Published online by Cambridge University Press: 16 September 2020
SCIENCE FICTION HAS long served as a platform for exploring the limits of reality. The more disturbing one's experiences in real life, the more plausible it is to express one's confusion in writing. The atrocities of the Vietnam War and the growing drug culture in the 1960s certainly created a sense of “unreality”—with novels like Kurt Vonnegut's Slaughterhouse 5 (1969) and pretty much the entire oeuvre of Philip K. Dick reflecting that generation's unease with the way trauma and doubts were swept under the carpet by a materialistic society. While the cultural revolution of the late 1960s in West Germany had run into the buffers of political reality and the young generation retreated into countercultural milieus and radical subgroups, the politically engaged intellectual elites continued to challenge the capitalist system and its increasing flexibility in absorbing protest and criticism. Their critique is cleverly delivered in Rainer Werner Fassbinder's made-for-television SF film Welt am Draht (World on a Wire, 1973), an adaptation of Daniel F. Galouye's novel Simulacron-3 (1964). Although it was unavailable for a long time, a digitally restored version was presented in 2010 at the sixtieth Berlinale (Berlin International Film Festival) and it was subsequently shown to an even broader audience at the Museum of Modern Art in New York.

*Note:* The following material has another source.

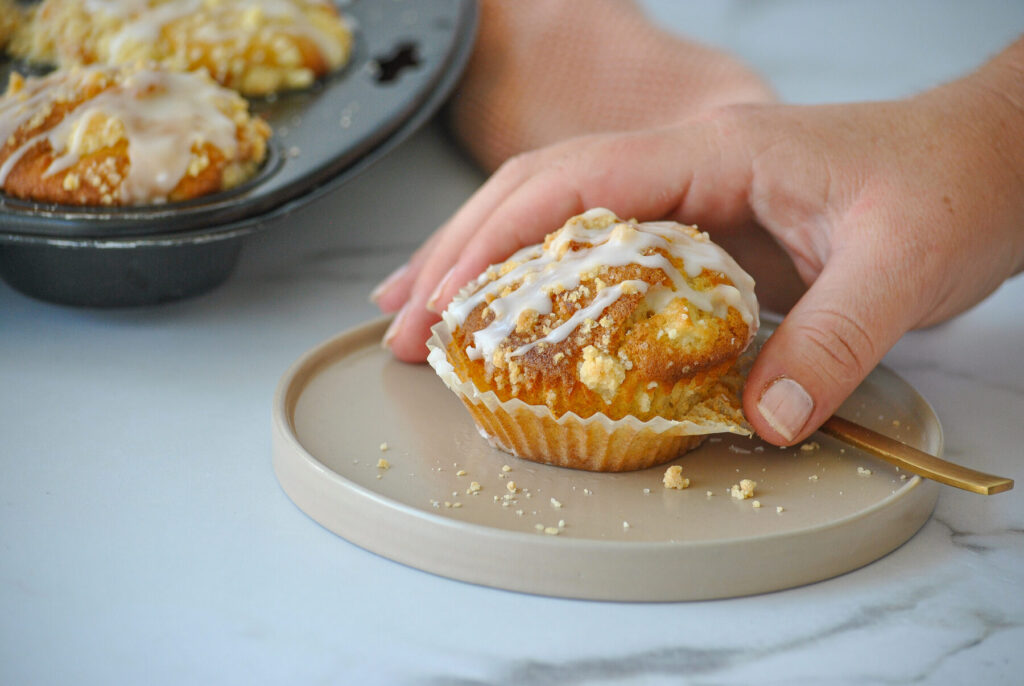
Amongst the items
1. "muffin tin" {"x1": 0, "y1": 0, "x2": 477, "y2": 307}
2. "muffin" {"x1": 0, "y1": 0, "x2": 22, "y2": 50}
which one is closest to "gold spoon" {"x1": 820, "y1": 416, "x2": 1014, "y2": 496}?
"muffin tin" {"x1": 0, "y1": 0, "x2": 477, "y2": 307}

After his mentor Professor Vollmer, inventor of the Simulacron program, dies under mysterious circumstances, Fred Stiller becomes technical director of the Institut für Kybernetik und Zukunftsforschung (IKZ, Institute for Cybernetics and Futurology). Here, researchers are trying to model social behavior patterns and predict future trends as well as future demand for products and resources. Simulacron creates a simplified version of the real world, in which so-called “identity units” live within an artificial environment generated by the program. These identity units do not know that they are only artificial constructs, or that they can be deleted or reprogrammed at any time. The operators are able to transfer their consciousness into one of the identity units in order to enter this virtual reality.
Mysterious events cause Stiller to fear he is losing his mind. Staff members at the institute disappear, and nobody but him can remember them. During a car ride with Vollmer's daughter Eva, the view in front of him suddenly turns dark, as though the road ahead ends in nothingness.